Baier will at noon on Fox Nation moderate the first event from The Senate Project, in which two U.S. Senators take part in Oxford-style debates. In the first, Senator Lindsey Graham will wrangle with Senator Bernie Sanders, in a one-hour policy debate that will subsequently appear in edited form on Fox News Channel Saturday at 7 p.m. The series has been organized by the Bipartisan Policy Center, the Orrin G. Hatch Foundation, and the Edward M. Kennedy Institute for the United States Senate.

“The hope is that it starts to be sort of a rock that goes downhill to gather steam and has some really interesting discussions on both sides, people who argue passionately but then also figure out where they can get something done,” says Baier, in an interview, “It’s something that doesn’t happen too often in Washington.”

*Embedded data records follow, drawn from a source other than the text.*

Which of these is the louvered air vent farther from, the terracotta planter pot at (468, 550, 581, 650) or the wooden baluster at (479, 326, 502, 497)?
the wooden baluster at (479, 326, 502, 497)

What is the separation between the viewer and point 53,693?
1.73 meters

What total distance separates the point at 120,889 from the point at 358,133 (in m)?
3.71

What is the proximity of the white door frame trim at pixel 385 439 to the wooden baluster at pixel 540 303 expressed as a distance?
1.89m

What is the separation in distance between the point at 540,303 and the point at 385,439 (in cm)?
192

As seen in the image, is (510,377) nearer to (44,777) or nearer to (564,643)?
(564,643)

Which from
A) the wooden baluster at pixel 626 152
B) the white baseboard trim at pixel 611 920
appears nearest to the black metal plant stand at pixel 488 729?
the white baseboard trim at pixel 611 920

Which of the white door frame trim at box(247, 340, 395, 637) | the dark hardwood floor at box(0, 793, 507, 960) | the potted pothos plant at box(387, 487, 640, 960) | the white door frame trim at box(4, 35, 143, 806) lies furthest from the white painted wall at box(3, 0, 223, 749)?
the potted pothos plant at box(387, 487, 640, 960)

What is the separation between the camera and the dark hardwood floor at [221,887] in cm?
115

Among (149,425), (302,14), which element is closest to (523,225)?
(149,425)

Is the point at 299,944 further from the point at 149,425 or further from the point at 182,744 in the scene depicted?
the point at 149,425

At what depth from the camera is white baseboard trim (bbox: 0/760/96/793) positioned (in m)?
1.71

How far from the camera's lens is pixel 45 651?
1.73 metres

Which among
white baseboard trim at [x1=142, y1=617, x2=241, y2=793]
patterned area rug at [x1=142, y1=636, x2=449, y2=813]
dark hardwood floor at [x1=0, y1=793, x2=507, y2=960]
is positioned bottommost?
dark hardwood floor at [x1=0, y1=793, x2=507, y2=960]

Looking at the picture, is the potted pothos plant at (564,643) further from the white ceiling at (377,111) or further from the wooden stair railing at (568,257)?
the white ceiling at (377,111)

Or on many cable-news outlets, which increasingly cater to a base rather than present a broader take on the issues of the day. A long-running critique of cable-news programs of all stripes is that they feature lots of argument but not much problem solving.

The bipartisan effort comes after Fox News has been talking to Madison Avenue agencies and advertisers about its Democratic viewership. In recent months, executives at the Fox Corp.-owned unit have been telling advertisers that the network’s sizable audience includes not only conservatives, but independents and even those who tilt left. One notable effort along these lines is “The Five,” which has maintained its nod to a liberal point of view even as an influential part of Fox News’ audience has seemed to move further to the right, has been generating audiences bigger than some of  the network’s primetime shows.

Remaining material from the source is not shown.